## DATASET EXTRACT

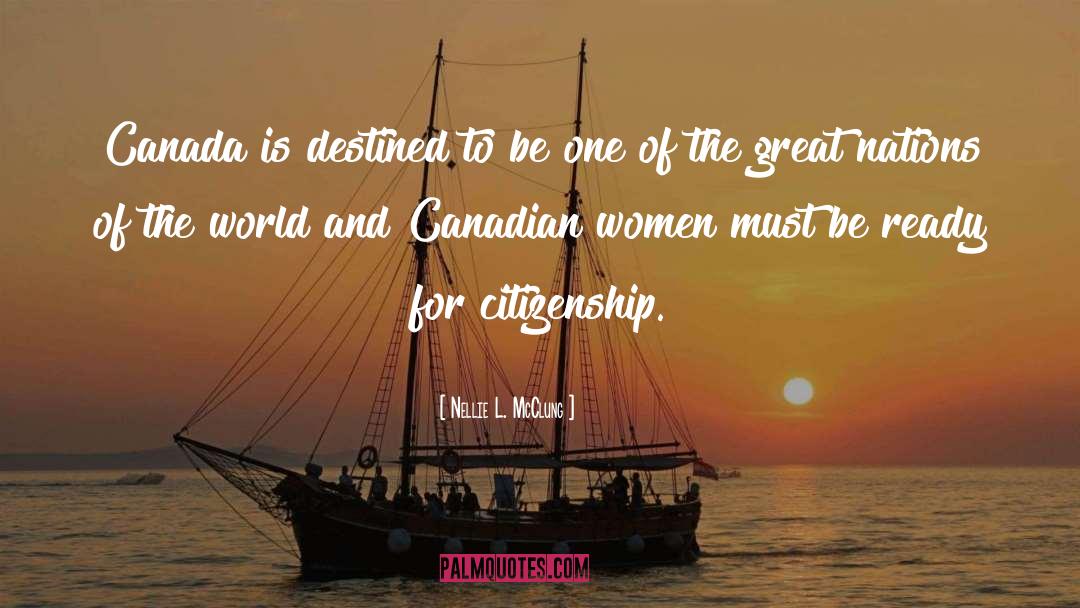 World Citizenship quotes by Nellie L. McClung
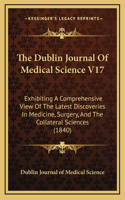 The Dublin Journal of Medical Science V17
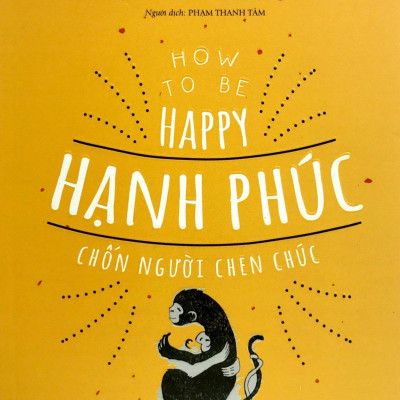 Hạnh Phúc Chốn Người Chen Chúc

## PROBLEM TO WORK ON
Restate all of the material above word for word, excluding the pictures.

## ANSWER BOX
 World Citizenship quotes by Nellie L. McClung
 The Dublin Journal of Medical Science V17
 Hạnh Phúc Chốn Người Chen Chúc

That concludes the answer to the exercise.